:: Supplied records ::
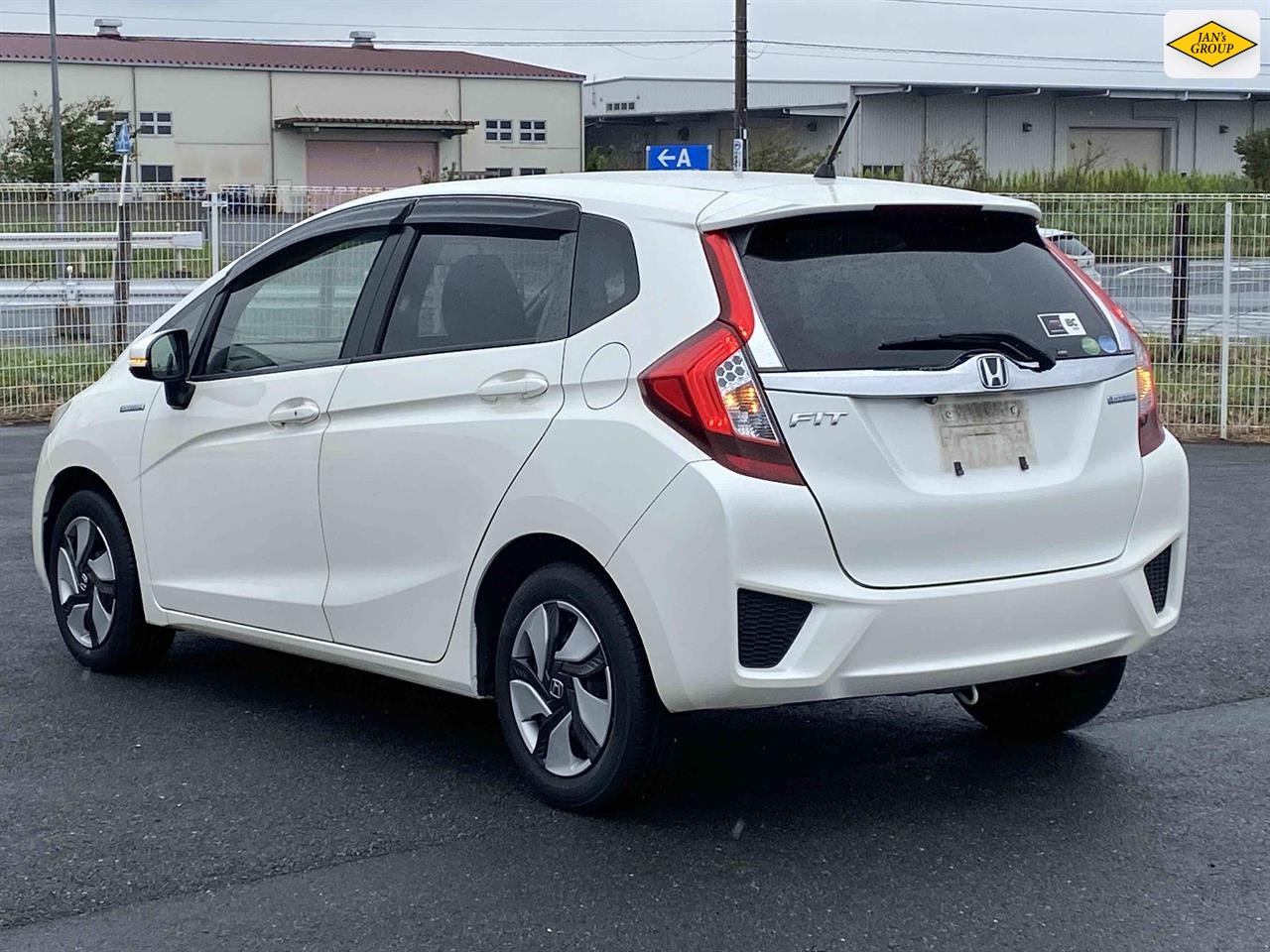 2013 Honda Fit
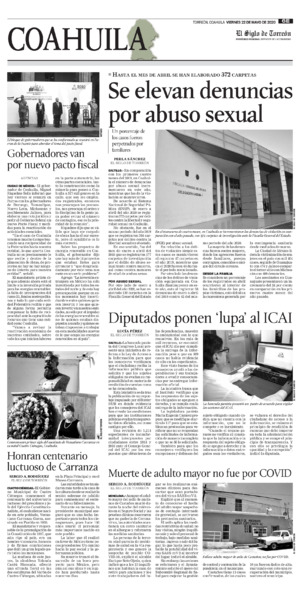 La Laguna página 6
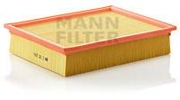 MANN-FILTER C33256 Воздушный фильтр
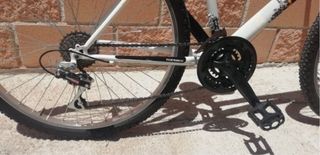 Bicicleta de 26 pulgadas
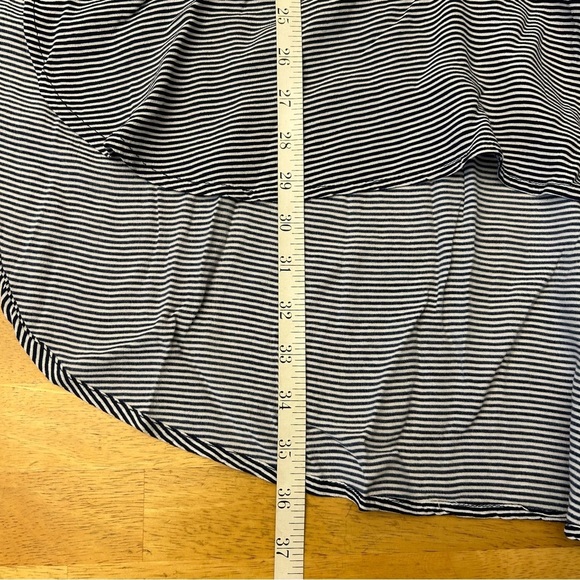 FAITHFULL THE BRAND “Stevie” Striped Tunic S Blogger Fav - Picture 11 of 13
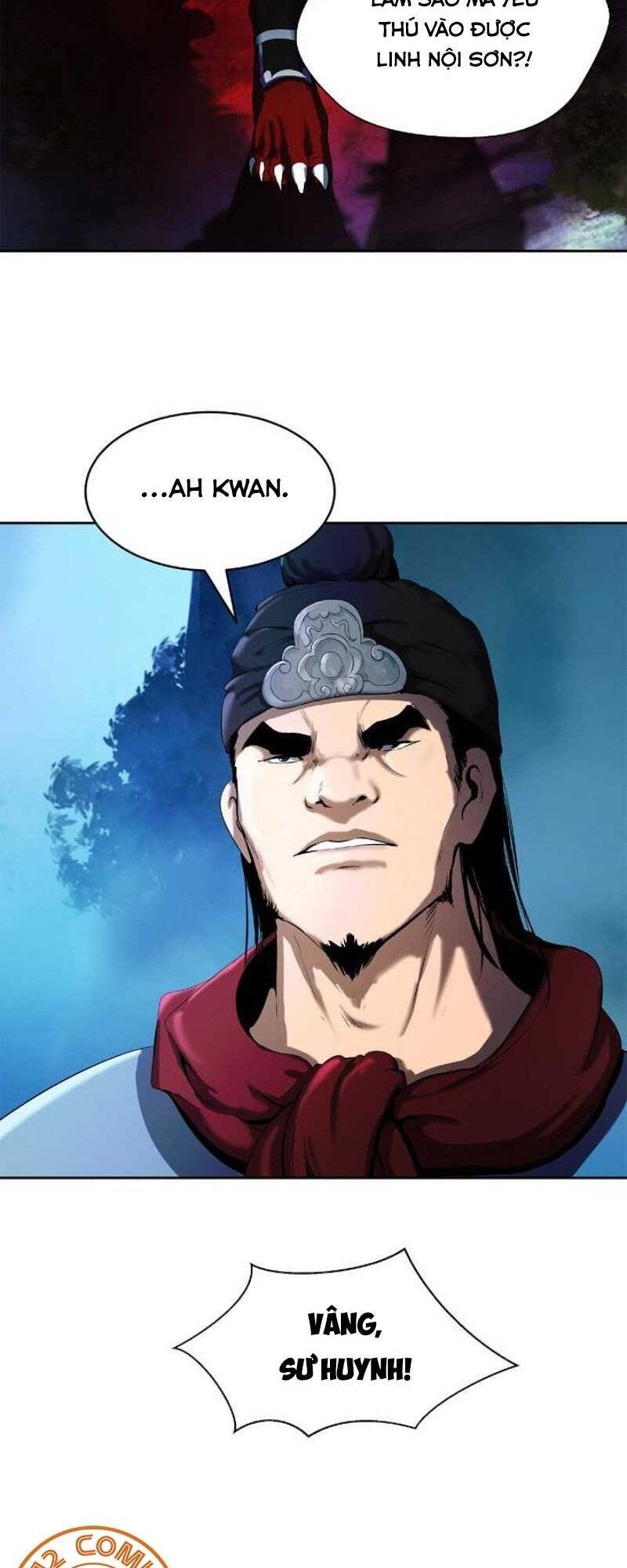 Lãng Tiên Kỳ Đàm Chap 23 - Next Chap 24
:::
(Task directions)
Repeat each line of the data above word for word, leaving out the pictures.

(Task solution)
 2013 Honda Fit
 La Laguna página 6
 MANN-FILTER C33256 Воздушный фильтр
 Bicicleta de 26 pulgadas
 FAITHFULL THE BRAND “Stevie” Striped Tunic S Blogger Fav - Picture 11 of 13
 Lãng Tiên Kỳ Đàm Chap 23 - Next Chap 24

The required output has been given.